Sedang Trending 2 minggu yang lalu

KUALA PEMBUANG – Kinerja pembangunan prasarana kembali menjadi sorotan. Kali ini, Dewan Perwakilan Rakyat Daerah (DPRD) menyoroti pengerjaan aspal di Bundaran III Kuala Pembuang nan dinilai tidak maksimal dan terkesan dikerjakan tanpa perencanaan matang.

Melalui Tim Panitia Khusus (Pansus) Laporan Keterangan Pertanggungjawaban (LKPJ) Bupati Tahun Anggaran 2025, DPRD terus mendalami penyelenggaraan beragam program pemerintah daerah. Dalam rapat nan digelar di ruang serbaguna DPRD , sejumlah temuan mencuat, salah satunya mengenai kualitas pengerjaan Bundaran III.

Rapat tersebut dipimpin Ketua DPRD , Zuli Eko Prasetyo, didampingi Wakil Ketua I, Harsandi. Dalam forum itu, personil Pansus secara tegas mempertanyakan hasil pekerjaan proyek nan menyedot anggaran sekitar Rp4,9 miliar tersebut.

Anggota Pansus, Bejo Riyanto, mengungkapkan kejanggalan pada hasil pengerjaan nan dinilai tidak sebanding dengan besarnya anggaran. Ia menilai kondisi aspal terlihat tidak rata dan kurang rapi, sehingga memunculkan dugaan pengerjaan dilakukan secara asal-asalan.

Hal senada juga disampaikan Ketua DPRD , Zuli Eko Prasetyo. Ia menegaskan bahwa setiap proyek prasarana kudu melalui perencanaan nan matang, termasuk memperhatikan aspek teknis seperti kemiringan jalan dan kerapian hasil akhir.
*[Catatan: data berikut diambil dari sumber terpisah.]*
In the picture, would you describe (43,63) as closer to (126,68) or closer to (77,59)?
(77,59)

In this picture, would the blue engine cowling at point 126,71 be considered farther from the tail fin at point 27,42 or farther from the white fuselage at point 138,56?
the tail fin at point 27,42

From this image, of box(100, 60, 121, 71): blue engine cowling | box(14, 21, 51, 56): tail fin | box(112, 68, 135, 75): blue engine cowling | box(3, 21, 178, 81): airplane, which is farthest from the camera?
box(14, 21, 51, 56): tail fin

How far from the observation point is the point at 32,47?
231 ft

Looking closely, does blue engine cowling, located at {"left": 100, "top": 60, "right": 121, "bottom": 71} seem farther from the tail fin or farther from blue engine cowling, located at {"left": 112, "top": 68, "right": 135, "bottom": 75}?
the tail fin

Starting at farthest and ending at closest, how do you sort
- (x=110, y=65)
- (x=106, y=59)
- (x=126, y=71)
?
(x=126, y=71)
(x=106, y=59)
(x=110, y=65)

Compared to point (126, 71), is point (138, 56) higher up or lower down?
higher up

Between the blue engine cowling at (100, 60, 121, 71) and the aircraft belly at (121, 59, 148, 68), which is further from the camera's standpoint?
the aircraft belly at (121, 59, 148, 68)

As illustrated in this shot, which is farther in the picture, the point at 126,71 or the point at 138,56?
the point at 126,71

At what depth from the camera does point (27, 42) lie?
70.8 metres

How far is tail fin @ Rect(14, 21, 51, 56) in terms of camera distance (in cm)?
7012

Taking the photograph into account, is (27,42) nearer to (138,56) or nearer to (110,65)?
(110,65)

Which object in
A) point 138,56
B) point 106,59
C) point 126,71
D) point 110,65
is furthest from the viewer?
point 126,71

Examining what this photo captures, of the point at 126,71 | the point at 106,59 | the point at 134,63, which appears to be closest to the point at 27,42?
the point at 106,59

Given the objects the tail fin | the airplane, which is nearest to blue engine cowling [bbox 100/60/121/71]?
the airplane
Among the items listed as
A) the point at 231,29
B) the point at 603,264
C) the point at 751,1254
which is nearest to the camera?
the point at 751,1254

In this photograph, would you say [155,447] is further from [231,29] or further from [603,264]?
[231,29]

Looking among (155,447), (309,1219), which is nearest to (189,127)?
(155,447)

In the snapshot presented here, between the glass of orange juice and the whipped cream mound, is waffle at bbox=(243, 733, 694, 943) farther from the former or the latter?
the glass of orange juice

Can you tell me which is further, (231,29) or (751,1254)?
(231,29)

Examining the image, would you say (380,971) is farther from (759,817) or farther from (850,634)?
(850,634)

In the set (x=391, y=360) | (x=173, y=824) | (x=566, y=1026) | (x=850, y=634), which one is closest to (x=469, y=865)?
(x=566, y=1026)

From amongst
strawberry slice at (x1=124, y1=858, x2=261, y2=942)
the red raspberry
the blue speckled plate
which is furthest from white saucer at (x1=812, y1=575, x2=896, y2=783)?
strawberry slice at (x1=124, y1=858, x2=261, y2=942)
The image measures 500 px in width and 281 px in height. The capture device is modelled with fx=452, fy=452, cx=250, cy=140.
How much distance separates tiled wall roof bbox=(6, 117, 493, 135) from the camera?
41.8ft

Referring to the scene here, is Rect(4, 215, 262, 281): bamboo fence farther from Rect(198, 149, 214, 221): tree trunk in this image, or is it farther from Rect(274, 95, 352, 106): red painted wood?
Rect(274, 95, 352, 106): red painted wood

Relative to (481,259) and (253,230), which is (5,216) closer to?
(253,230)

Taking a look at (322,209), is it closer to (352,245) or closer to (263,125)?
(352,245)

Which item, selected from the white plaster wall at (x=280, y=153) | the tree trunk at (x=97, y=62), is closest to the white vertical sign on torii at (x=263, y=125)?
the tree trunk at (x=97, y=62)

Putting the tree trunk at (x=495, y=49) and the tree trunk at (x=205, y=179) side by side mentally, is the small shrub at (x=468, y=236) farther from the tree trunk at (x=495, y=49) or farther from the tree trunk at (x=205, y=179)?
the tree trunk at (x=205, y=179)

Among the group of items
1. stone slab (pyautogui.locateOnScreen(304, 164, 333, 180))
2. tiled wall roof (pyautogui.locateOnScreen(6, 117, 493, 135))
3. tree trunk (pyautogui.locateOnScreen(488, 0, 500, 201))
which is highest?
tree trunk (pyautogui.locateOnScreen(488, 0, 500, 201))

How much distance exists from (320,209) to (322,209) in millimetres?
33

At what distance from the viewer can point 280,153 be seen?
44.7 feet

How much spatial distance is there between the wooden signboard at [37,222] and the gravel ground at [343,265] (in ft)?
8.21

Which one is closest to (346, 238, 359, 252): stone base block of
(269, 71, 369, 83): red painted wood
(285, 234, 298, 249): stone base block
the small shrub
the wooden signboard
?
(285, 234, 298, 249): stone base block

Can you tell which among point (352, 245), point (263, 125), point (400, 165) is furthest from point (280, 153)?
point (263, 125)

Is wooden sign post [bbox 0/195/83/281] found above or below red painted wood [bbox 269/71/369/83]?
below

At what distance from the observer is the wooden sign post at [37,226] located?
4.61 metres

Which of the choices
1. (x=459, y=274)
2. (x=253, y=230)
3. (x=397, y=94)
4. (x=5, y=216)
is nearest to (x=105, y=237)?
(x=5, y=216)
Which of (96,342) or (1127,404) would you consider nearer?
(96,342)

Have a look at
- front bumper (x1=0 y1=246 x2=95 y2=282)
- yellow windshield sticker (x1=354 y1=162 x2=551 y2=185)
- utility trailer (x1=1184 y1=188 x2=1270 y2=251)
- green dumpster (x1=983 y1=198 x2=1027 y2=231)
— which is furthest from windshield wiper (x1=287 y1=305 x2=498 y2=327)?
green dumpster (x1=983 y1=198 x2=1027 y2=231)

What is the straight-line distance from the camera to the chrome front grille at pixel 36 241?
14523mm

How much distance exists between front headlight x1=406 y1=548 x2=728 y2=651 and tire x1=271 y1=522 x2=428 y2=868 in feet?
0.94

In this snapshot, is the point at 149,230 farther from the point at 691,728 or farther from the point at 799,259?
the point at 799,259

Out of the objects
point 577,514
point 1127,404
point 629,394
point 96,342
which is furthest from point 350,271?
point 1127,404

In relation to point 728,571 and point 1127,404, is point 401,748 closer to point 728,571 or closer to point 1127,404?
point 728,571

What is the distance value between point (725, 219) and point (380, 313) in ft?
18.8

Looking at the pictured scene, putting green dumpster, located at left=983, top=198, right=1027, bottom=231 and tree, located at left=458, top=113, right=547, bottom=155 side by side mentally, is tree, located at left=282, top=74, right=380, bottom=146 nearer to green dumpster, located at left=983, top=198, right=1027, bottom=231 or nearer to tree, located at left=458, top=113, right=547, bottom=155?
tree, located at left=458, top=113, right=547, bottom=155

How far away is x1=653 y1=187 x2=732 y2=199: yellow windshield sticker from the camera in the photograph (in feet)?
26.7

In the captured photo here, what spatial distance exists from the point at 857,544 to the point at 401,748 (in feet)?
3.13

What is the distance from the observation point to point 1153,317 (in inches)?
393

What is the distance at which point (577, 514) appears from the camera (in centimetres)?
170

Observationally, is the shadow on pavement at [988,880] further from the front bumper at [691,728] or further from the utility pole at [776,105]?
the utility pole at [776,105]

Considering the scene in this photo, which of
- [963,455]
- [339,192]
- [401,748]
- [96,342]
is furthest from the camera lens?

Sementara itu, Wakil Ketua I DPRD , Harsandi, menilai secara kasat mata kualitas pekerjaan tersebut memang kurang memuaskan. Ia apalagi menyebut kontraktor pelaksana perlu diberikan teguran tegas.

“Ini bakal menjadi catatan krusial dan kami masukkan dalam rekomendasi Pansus LKPJ Tahun 2025,” tegasnya.

Lebih lanjut, Harsandi menekankan bahwa pembangunan bulatan semestinya dirancang melalui konsep nan jelas, apalagi jika perlu melalui sayembara kreasi agar hasilnya lebih optimal, efisien, dan fungsional. Ia juga menyoroti pentingnya penyusunan masterplan sebagai referensi pembangunan jangka panjang.

“Perencanaan harusnya lebih baik jangan terkesan asal-asala dan wajib membikin masterplan untuk membangun,” pungkasnya.